Torc Robotics annonçait au CES un partenariat avec l’opérateur de transports français Trandev pour la mise en place de véhicules autonomes à différents endroits en France comme à Rouen. C’est une société qui intègre l’ensemble des technologies nécessaires à la conception d’un véhicule autonome, les capteurs, le « sensor fusion » qui consiste à consolider les informations qui en proviennent, et ensuite la partie décisionnelle qui gère les règles de la conduite.

Audi revenait cette année au CES après deux ans d’absence avec un stand au très beau design, mais sans grande histoire à raconter. On pouvoir voir ailleurs nombre de prototypes divers de véhicules qui ne seront jamais commercialisés.

J’ai été par contre étonné de ne pas voir autant de nouveaux moyens de transport électriques exotiques à une, deux, trois roues ou plus. Cela a l’air de se calmer de ce côté-là.

On pouvait encore observer de manière anecdotique l’explosion des projets de drones de passagers dont seuls deux spécimens étaient présentés de manière statique sur le salon, notamment l’énorme engin de Bell Helicopter, équipé notamment de turbines à gaz du Français Safran.

Furrion

Dans le livre des records, l’équipementier de luxe Furrion avait carrément installé un yatch de 23 mètres sur son stand, que j’ai pu visiter. Et John Deere avait pour sa part une énorme moissonneuse de maïs, transportée sur 2500 km de l’Iowa. Le tout étant complété par un tracteur robot présenté en extérieur.

John Deere

Réalité mixte

Le CES est un bon terrain d’observation des progrès matériels dans la réalité virtuelle et la réalité augmentée, le mélange des deux étant dénommé réalité mixte.

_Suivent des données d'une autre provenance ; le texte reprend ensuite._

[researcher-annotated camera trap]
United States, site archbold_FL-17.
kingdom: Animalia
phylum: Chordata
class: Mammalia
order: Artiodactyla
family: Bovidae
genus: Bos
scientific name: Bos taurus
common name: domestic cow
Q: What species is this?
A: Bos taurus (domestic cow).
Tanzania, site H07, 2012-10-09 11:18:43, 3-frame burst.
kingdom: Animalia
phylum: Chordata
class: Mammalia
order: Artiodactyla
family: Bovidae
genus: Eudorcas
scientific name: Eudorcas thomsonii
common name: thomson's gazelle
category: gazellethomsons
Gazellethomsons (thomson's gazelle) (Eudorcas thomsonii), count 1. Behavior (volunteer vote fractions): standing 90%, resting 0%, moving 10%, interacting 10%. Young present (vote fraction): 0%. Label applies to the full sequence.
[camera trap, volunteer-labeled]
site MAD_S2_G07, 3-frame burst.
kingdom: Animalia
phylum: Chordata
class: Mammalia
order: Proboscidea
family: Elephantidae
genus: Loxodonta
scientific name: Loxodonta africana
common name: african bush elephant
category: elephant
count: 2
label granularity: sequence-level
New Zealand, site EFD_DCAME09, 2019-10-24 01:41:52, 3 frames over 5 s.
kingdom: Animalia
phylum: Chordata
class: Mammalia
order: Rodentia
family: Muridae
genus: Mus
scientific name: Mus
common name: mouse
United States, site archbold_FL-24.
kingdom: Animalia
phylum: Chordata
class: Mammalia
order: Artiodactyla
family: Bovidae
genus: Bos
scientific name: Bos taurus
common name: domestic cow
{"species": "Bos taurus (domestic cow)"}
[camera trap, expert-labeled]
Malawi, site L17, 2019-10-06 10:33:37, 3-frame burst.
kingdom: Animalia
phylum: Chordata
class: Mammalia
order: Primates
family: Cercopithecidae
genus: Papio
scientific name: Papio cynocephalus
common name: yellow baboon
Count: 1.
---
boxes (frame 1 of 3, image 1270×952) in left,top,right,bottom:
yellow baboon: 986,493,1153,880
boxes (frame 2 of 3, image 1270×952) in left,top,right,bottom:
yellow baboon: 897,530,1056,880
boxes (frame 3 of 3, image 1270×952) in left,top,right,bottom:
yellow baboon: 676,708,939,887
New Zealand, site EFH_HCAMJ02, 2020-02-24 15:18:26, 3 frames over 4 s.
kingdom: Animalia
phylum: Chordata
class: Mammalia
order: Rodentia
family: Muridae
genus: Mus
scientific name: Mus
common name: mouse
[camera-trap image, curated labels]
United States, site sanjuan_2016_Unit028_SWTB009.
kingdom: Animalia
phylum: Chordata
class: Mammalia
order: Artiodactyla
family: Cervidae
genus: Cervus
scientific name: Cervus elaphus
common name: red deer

On peut tester les nombreuses variantes de casques de VR et d’AR et notamment les fameuses lunettes de Magic Leap apparues en 2018. Ces systèmes gagnent en compacité. Mais il leur est toujours difficile de trouver le bon compromis et de concilier plusieurs besoins : des casques légers et discrets, un grand angle de vue si possible proche de celui de la vue humaine qui est de 220°, une haute résolution et une faible latence. Qui est le best in class ? Aucun ne fait tout cela bien. Les meilleurs côté angle de vue (Pimax, Realmax, Dreamworld AR) produisent des casques trop embarrassants ou ne permettant pas de faire cohabiter des plans de vues proches et distants. Les lunettes d’AR sont encore trop embarrassantes, même chez Magic Leap et leur angle de vue reste très limité, à 30°/40°.

Realmax

Les évolutions visibles au CES concernent les domaines d’application de la VR et de l’AR. Dans le grand public, les applications les plus en vue sont celle du jeu vidéo, souvent associé à des accessoires qui vont jusqu’à des pièces d’escape games entièrement équipées. Suivent celles de la santé, de l’éducation et de l’industrie. Mais je n’ai pas eu l’impression que ces applications étaient plus fortement présentes sur ce CES 2019 par rapport à l’édition 2018.

Objets connectés

Le marché des objets connecté est toujours aussi divers et fragmenté.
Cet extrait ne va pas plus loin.